• **Your goal**:
Copy out the data word for word, starting at the line that contains "Is the point at 127,234" and going through to the end of the data, including that first line and the last one.

Begin Input data

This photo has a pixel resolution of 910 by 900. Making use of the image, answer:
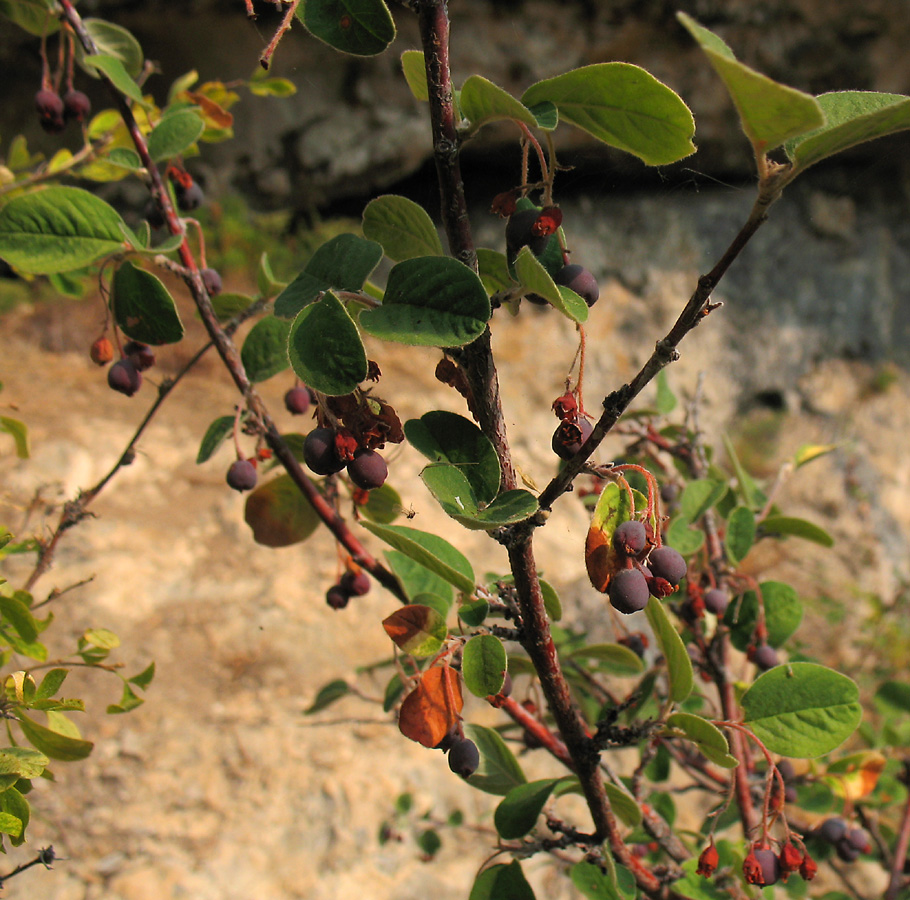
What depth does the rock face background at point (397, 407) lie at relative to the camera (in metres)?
1.73

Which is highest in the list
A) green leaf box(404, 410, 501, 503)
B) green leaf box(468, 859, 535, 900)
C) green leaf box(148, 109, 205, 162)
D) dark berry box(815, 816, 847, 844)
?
green leaf box(148, 109, 205, 162)

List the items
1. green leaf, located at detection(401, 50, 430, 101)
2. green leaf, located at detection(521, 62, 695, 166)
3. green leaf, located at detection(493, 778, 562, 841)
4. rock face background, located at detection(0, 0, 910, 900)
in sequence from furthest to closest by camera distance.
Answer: rock face background, located at detection(0, 0, 910, 900), green leaf, located at detection(493, 778, 562, 841), green leaf, located at detection(401, 50, 430, 101), green leaf, located at detection(521, 62, 695, 166)

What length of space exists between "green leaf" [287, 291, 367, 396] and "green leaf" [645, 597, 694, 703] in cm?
27

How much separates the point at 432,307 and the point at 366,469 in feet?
0.37

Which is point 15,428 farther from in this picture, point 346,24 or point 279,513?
point 346,24

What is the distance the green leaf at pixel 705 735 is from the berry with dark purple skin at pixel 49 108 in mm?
1044

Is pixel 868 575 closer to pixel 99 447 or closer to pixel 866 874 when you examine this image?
pixel 866 874

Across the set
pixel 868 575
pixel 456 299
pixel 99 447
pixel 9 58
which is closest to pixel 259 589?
pixel 99 447

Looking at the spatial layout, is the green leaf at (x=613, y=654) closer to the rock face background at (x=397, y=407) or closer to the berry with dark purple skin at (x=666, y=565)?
the berry with dark purple skin at (x=666, y=565)

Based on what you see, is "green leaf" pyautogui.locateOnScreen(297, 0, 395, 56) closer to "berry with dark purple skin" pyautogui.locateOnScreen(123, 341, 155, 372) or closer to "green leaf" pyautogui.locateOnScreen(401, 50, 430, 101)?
"green leaf" pyautogui.locateOnScreen(401, 50, 430, 101)

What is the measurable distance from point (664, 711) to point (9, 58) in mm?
4750

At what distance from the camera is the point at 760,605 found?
86 cm

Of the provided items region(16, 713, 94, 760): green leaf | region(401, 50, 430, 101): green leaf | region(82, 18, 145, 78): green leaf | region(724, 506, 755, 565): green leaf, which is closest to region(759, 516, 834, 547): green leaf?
region(724, 506, 755, 565): green leaf

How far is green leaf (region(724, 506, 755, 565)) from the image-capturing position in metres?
0.88
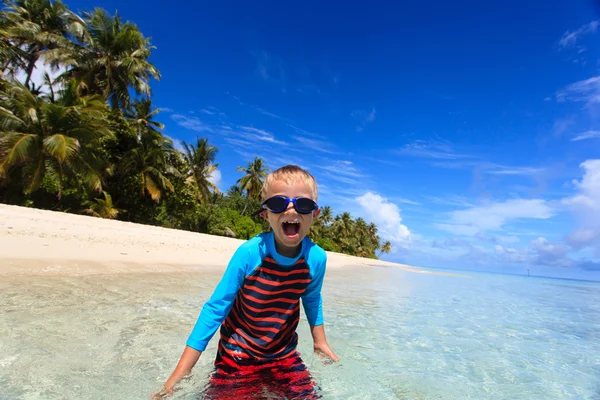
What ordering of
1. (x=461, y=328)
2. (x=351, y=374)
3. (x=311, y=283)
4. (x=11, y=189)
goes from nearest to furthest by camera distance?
(x=311, y=283) < (x=351, y=374) < (x=461, y=328) < (x=11, y=189)

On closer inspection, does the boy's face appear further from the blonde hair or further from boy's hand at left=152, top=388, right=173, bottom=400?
boy's hand at left=152, top=388, right=173, bottom=400

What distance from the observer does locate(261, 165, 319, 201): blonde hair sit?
6.22ft

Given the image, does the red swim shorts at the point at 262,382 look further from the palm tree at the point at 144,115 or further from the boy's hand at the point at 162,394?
the palm tree at the point at 144,115

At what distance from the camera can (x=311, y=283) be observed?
210 centimetres

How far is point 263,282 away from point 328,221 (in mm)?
55704

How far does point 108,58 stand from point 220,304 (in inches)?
940

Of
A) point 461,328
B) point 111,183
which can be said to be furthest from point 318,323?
point 111,183

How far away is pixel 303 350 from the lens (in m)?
3.35

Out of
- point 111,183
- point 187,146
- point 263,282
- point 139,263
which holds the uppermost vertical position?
point 187,146

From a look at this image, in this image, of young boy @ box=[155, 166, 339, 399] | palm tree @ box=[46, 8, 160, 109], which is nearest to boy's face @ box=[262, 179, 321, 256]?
young boy @ box=[155, 166, 339, 399]

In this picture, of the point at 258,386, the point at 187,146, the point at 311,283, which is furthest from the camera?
the point at 187,146

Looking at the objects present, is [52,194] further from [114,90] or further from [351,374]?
[351,374]

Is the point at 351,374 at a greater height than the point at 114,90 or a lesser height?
lesser

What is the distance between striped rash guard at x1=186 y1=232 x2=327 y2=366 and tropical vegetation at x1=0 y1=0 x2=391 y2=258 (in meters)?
16.1
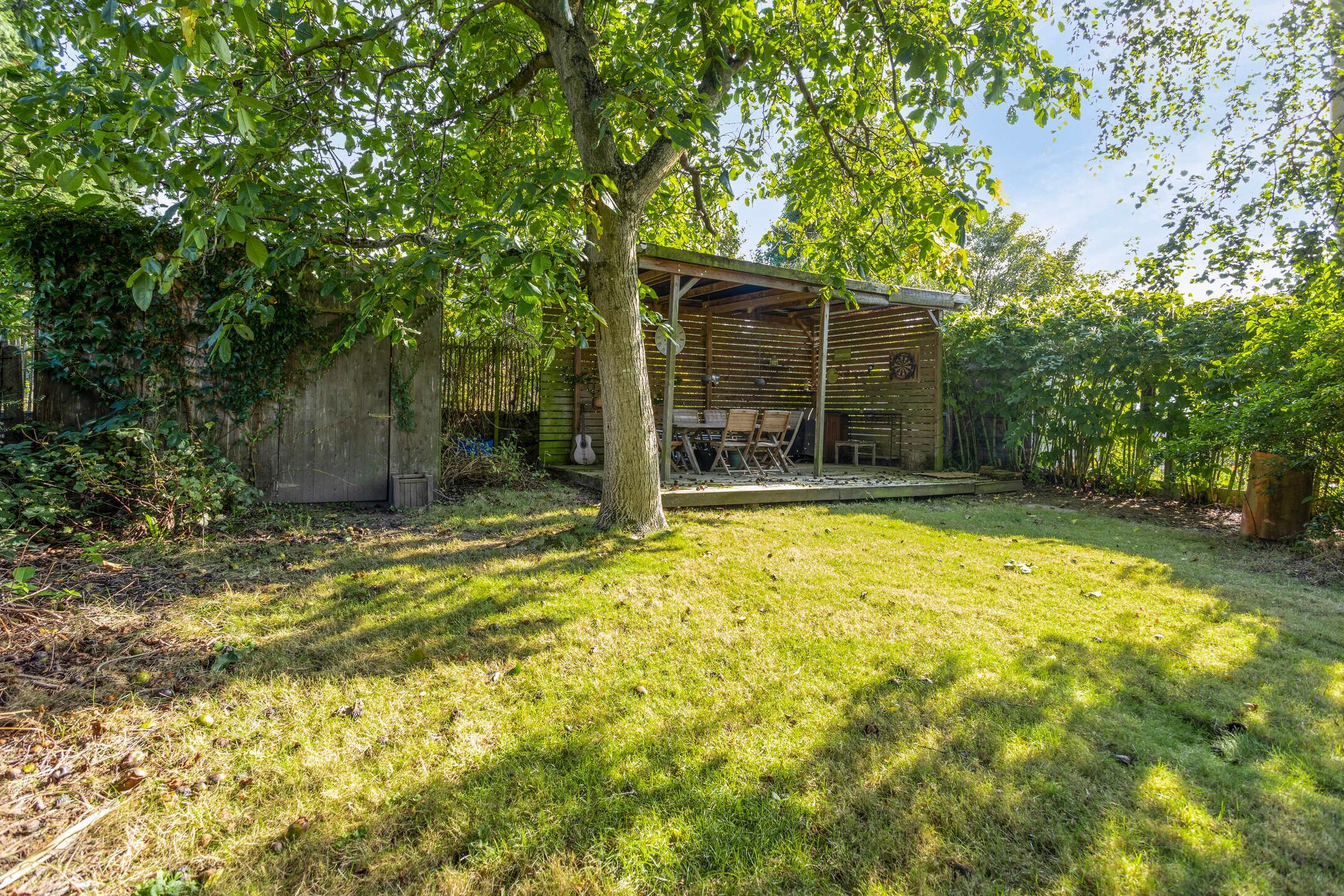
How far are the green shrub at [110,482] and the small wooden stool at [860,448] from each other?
9.62 metres

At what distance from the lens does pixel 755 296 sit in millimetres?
10445

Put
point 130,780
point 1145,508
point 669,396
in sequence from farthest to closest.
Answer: point 1145,508
point 669,396
point 130,780

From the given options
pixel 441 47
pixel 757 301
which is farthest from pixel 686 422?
pixel 441 47

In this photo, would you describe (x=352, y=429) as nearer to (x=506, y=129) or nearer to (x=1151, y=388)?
(x=506, y=129)

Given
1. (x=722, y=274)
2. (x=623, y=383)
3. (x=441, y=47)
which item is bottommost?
(x=623, y=383)

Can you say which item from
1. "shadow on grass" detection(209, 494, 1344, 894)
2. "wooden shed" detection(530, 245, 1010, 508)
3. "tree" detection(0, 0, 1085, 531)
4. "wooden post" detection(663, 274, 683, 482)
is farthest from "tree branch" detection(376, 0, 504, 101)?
"shadow on grass" detection(209, 494, 1344, 894)

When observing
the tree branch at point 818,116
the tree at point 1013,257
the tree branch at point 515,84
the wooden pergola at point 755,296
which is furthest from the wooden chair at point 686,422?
the tree at point 1013,257

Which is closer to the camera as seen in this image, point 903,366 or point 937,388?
point 937,388

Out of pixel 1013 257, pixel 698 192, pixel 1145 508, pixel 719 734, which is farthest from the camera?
pixel 1013 257

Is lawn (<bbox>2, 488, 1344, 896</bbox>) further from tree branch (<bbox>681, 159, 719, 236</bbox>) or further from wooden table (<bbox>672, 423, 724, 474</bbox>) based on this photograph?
tree branch (<bbox>681, 159, 719, 236</bbox>)

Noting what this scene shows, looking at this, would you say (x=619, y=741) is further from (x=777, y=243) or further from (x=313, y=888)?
(x=777, y=243)

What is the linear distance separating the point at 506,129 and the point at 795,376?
8005 mm

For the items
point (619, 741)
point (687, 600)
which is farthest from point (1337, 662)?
point (619, 741)

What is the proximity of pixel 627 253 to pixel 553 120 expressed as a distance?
88.0 inches
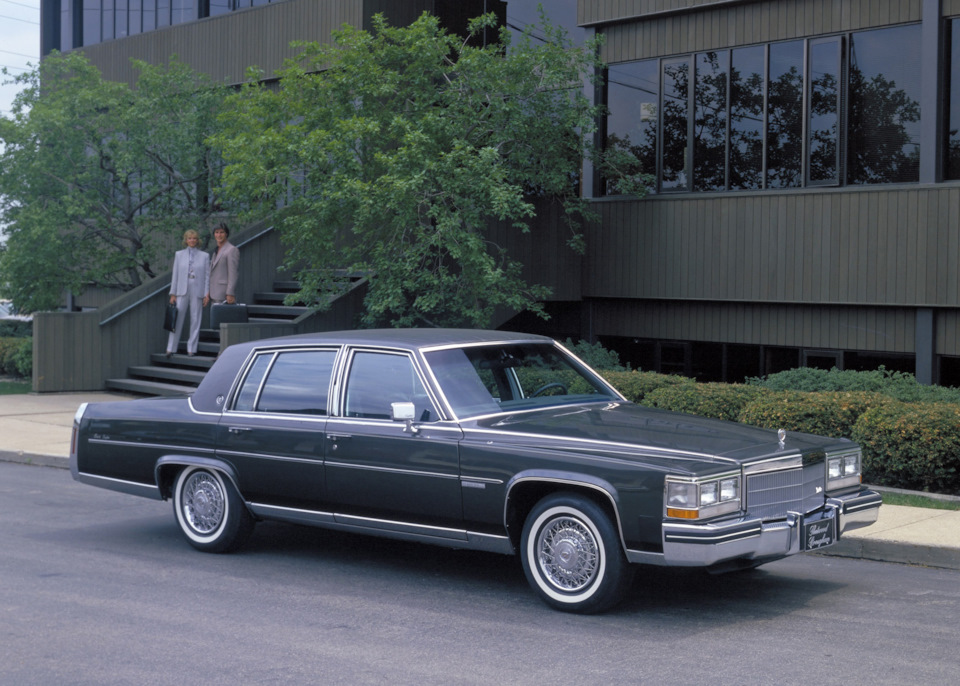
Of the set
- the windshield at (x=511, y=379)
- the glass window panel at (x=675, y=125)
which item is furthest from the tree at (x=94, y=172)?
the windshield at (x=511, y=379)

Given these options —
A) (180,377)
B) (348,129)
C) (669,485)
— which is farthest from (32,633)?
(180,377)

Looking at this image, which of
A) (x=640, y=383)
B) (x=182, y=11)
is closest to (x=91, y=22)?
(x=182, y=11)

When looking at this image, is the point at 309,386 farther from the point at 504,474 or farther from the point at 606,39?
the point at 606,39

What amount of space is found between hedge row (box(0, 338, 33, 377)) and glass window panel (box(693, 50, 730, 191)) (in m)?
12.4

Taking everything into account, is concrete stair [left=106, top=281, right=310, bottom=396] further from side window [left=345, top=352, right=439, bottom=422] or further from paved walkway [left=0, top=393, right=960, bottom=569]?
side window [left=345, top=352, right=439, bottom=422]

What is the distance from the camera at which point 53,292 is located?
19.9 metres

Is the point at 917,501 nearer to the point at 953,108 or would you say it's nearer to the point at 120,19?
the point at 953,108

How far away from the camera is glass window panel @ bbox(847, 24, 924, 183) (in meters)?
15.1

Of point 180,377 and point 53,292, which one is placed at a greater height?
point 53,292

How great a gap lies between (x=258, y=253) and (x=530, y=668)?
1574 cm

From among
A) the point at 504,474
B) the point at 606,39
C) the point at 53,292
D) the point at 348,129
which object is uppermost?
the point at 606,39

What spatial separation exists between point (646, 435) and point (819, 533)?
1.15 metres

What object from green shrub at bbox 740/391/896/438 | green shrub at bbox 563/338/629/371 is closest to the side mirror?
green shrub at bbox 740/391/896/438

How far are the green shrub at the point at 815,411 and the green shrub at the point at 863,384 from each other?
4.65ft
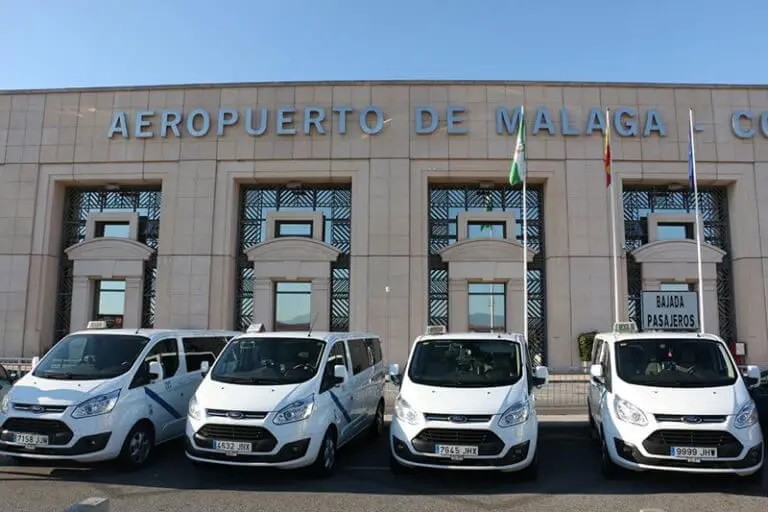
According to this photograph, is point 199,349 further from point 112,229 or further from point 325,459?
point 112,229

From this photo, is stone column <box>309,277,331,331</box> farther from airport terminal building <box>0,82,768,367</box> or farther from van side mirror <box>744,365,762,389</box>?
van side mirror <box>744,365,762,389</box>

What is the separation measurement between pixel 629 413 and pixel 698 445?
76 centimetres

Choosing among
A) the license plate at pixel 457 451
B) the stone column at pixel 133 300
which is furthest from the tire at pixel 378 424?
the stone column at pixel 133 300

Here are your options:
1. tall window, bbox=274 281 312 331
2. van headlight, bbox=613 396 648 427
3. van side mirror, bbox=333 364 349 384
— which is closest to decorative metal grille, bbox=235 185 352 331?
tall window, bbox=274 281 312 331

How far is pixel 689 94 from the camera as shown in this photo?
20750mm

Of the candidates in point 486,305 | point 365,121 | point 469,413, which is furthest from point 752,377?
point 365,121

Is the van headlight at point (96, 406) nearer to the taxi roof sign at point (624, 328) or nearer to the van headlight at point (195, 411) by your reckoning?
the van headlight at point (195, 411)

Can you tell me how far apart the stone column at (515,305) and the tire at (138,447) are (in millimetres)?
14566

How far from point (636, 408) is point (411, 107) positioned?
16.2m

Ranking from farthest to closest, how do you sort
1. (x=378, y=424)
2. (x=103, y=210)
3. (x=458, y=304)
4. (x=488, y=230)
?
(x=103, y=210), (x=488, y=230), (x=458, y=304), (x=378, y=424)

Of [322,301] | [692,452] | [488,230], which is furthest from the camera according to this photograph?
[488,230]

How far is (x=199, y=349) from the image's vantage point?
9.38 metres

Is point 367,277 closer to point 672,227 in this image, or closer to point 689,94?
point 672,227

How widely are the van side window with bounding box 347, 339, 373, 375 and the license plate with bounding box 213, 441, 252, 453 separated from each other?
235cm
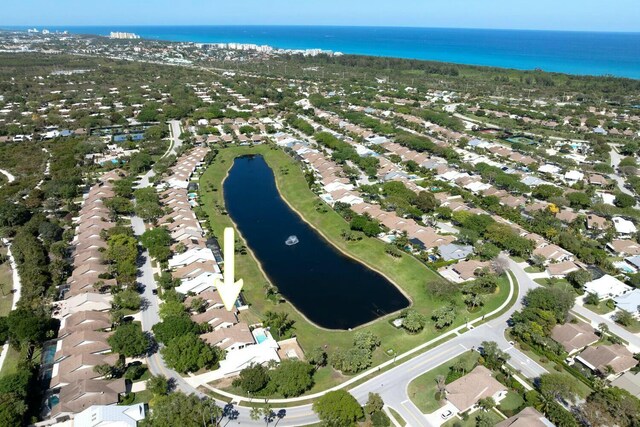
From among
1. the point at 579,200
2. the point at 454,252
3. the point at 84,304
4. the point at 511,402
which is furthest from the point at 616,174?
the point at 84,304

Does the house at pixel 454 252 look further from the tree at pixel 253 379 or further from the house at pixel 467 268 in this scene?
the tree at pixel 253 379

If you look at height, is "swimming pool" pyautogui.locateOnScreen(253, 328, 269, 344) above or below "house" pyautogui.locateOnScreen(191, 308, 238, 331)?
below

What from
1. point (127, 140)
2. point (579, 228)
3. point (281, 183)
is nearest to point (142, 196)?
point (281, 183)

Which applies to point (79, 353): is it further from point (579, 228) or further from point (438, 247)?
point (579, 228)

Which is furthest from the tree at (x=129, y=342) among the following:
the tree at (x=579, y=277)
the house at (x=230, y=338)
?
the tree at (x=579, y=277)

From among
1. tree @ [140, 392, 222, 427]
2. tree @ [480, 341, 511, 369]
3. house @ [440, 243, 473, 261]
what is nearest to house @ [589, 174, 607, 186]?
house @ [440, 243, 473, 261]

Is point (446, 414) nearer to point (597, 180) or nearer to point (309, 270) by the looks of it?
point (309, 270)

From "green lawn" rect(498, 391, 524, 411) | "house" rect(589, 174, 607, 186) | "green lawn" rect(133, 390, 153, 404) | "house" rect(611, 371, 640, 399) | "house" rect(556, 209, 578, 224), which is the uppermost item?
"house" rect(589, 174, 607, 186)

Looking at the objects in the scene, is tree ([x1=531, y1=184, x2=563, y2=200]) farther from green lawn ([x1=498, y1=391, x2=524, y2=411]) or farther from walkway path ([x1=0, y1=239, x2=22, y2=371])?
walkway path ([x1=0, y1=239, x2=22, y2=371])
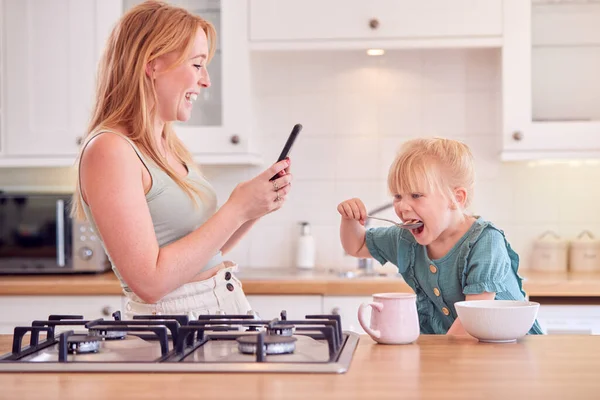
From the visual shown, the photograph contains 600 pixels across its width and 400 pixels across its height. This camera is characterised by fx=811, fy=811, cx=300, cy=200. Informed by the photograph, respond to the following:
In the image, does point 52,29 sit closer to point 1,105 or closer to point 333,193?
point 1,105

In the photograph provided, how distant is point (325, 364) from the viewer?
Result: 47.1 inches

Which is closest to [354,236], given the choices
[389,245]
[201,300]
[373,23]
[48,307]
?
[389,245]

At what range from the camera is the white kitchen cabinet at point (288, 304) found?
112 inches

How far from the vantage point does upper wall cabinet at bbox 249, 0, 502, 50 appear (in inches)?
119

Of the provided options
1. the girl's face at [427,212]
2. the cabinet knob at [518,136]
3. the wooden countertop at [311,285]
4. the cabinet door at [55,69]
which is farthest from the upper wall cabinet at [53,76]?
the girl's face at [427,212]

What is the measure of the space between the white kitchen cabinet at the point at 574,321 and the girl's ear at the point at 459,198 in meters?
1.05

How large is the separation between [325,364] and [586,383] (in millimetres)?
364

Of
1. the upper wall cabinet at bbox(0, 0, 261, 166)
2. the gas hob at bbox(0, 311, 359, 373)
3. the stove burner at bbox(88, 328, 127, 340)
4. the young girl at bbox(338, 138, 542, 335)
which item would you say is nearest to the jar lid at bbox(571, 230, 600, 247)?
the upper wall cabinet at bbox(0, 0, 261, 166)

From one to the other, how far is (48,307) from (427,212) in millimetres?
1634

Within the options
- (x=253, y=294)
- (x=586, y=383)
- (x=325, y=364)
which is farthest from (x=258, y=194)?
(x=253, y=294)

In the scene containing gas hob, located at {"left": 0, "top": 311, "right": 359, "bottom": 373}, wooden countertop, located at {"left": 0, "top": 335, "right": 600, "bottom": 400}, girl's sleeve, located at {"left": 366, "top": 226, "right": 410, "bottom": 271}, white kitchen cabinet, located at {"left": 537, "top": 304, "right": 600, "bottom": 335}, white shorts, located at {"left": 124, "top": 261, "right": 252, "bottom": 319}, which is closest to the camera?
wooden countertop, located at {"left": 0, "top": 335, "right": 600, "bottom": 400}

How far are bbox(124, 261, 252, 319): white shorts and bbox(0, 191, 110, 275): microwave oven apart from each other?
1.38 m

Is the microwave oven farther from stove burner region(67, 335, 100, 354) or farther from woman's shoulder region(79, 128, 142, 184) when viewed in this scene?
stove burner region(67, 335, 100, 354)

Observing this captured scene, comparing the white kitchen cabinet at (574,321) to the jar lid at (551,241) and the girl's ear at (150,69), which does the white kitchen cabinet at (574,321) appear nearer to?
the jar lid at (551,241)
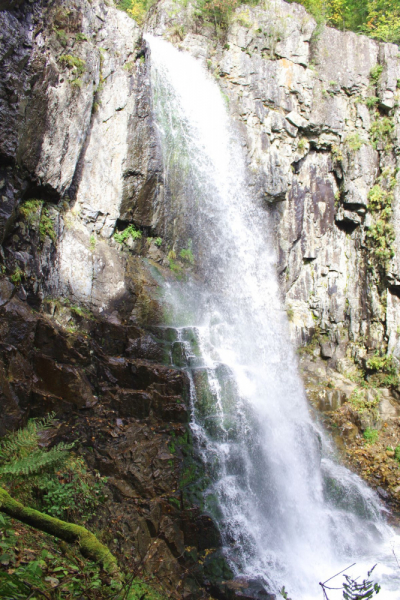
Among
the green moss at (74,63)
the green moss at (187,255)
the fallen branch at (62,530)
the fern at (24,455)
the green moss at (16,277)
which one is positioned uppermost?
the green moss at (74,63)

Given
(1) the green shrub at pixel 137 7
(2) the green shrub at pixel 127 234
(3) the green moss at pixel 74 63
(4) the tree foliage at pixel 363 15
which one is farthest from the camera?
(1) the green shrub at pixel 137 7

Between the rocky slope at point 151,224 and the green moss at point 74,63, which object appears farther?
the green moss at point 74,63

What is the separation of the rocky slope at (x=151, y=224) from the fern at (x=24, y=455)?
21.8 inches

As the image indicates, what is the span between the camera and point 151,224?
11.0m

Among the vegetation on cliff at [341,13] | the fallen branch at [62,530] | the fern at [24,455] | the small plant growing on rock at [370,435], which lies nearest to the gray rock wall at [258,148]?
the vegetation on cliff at [341,13]

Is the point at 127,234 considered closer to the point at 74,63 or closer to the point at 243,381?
the point at 74,63

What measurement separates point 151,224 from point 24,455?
716 cm

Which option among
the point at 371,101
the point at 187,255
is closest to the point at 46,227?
the point at 187,255

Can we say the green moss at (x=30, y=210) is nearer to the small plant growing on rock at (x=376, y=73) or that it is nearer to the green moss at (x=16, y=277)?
the green moss at (x=16, y=277)

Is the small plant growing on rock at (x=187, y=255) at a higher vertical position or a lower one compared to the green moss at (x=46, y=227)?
higher

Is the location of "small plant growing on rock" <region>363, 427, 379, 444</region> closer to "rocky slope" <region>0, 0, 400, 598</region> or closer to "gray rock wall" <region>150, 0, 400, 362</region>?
"rocky slope" <region>0, 0, 400, 598</region>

End Input data

• **Response to the task**:
Is the point at 127,234 considered closer to the point at 74,63 or closer to the point at 243,381?
the point at 74,63

What measurement separates point 151,224 from point 24,455?
716 cm

Which option among
the point at 371,101
the point at 187,255
is closest to the point at 46,227?
the point at 187,255

Can we say the green moss at (x=30, y=210) is nearer to the small plant growing on rock at (x=376, y=73) or that it is nearer to the green moss at (x=16, y=277)?
the green moss at (x=16, y=277)

Is the small plant growing on rock at (x=187, y=255) at a higher vertical position or a lower one compared to the green moss at (x=46, y=227)?
higher

Is the location of "small plant growing on rock" <region>363, 427, 379, 444</region> closer to "rocky slope" <region>0, 0, 400, 598</region> or closer to "gray rock wall" <region>150, 0, 400, 362</region>?
"rocky slope" <region>0, 0, 400, 598</region>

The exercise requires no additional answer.